Two of the app developers, Pixelsbay and ParallelWorld, for example, share the same parent company in Pakistan and the apps have 99 percent of the same code. They have the same interface and the same paywall, and there is no way to exit out of the paywall popup, something that can be confusing for app users not accustomed to exiting out of an app and restarting it.
All of these ChatGPT apps are charging comparatively high prices by taking advantage of the popularity of chatbots, garnering the developers of the apps a good amount of money.
On the web, ChatGPT is free to use. OpenAI offers a “Plus” program with faster response speeds and priority access to new features for $20 a month.
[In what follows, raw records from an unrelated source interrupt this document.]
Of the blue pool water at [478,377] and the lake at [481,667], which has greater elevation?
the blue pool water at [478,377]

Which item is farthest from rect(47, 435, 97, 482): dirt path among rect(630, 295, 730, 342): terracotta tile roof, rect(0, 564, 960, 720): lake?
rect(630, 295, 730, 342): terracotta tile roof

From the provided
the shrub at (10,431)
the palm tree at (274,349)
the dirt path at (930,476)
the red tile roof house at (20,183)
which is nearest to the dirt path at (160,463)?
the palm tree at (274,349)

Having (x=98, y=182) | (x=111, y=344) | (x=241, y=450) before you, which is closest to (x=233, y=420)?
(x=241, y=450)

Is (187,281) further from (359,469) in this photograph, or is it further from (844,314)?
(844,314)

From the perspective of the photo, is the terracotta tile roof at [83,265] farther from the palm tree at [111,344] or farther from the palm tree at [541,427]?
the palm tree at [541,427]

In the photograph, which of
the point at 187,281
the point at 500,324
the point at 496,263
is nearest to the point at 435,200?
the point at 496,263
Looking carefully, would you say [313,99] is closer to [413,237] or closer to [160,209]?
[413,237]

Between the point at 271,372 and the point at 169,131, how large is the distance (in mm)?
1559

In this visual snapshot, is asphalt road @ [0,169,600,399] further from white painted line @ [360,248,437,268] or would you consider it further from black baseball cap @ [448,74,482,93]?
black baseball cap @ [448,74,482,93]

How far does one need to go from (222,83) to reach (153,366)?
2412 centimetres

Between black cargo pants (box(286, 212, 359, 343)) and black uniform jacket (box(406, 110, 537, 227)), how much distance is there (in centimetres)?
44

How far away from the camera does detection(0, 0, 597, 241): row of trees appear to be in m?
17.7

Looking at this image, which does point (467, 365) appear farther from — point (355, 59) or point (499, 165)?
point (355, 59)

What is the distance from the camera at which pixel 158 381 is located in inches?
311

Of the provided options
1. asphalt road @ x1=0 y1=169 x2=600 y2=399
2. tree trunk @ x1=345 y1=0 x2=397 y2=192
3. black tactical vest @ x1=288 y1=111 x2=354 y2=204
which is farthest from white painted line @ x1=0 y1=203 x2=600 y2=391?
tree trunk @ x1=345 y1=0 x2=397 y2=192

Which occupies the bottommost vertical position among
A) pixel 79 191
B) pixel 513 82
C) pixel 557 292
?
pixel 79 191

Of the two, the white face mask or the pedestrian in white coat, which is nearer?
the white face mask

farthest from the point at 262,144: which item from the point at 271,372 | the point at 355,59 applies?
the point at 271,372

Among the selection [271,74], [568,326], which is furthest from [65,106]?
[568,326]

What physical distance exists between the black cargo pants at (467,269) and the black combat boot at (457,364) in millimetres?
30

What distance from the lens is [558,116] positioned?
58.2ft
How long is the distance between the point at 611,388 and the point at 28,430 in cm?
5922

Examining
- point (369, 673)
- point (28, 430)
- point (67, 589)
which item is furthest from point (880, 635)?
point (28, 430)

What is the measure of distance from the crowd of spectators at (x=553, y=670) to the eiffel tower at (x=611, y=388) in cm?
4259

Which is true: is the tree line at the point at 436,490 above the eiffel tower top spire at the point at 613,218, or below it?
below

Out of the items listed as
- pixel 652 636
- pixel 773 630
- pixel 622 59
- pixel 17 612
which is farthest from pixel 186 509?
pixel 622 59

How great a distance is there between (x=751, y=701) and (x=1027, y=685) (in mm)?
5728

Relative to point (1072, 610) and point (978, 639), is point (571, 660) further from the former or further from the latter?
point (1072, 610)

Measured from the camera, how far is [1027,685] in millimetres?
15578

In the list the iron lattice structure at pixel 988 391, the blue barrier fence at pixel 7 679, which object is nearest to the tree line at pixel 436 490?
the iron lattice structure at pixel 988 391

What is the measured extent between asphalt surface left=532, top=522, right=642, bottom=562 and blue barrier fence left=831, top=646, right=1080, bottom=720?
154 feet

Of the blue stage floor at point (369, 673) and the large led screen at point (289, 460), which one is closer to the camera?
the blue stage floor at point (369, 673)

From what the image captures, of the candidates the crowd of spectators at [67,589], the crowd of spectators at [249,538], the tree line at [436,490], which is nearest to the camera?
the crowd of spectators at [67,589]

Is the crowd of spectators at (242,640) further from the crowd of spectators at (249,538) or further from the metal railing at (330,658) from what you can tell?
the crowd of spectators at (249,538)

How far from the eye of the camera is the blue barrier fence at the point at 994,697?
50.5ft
Microsoft’s Bing chatbot, based on OpenAI, is free to use, and Google Bard, Google’s version of a chatbot, is also free. Most if not all of the sketchily-named and relatively new “ChatGPT” apps in the iOS and macOS App Stores are scammy apps that you should not pay for, and many of them don’t even offer the functionality that they promise. Most of these apps have weekly subscription fees, which is a red flag.
There are some exceptions because legitimate apps have integrated ChatGPT features, but most apps built around ChatGPT are taking advantage of App Store users that don’t know better.
Kleber is calling on Apple to take a stricter stance against scam apps like these to prevent users from losing money to unscrupulous developers. His full Medium post has a more in-depth look at which apps to look out for and the lengths the developers are going to in order to trick Mac App Store users.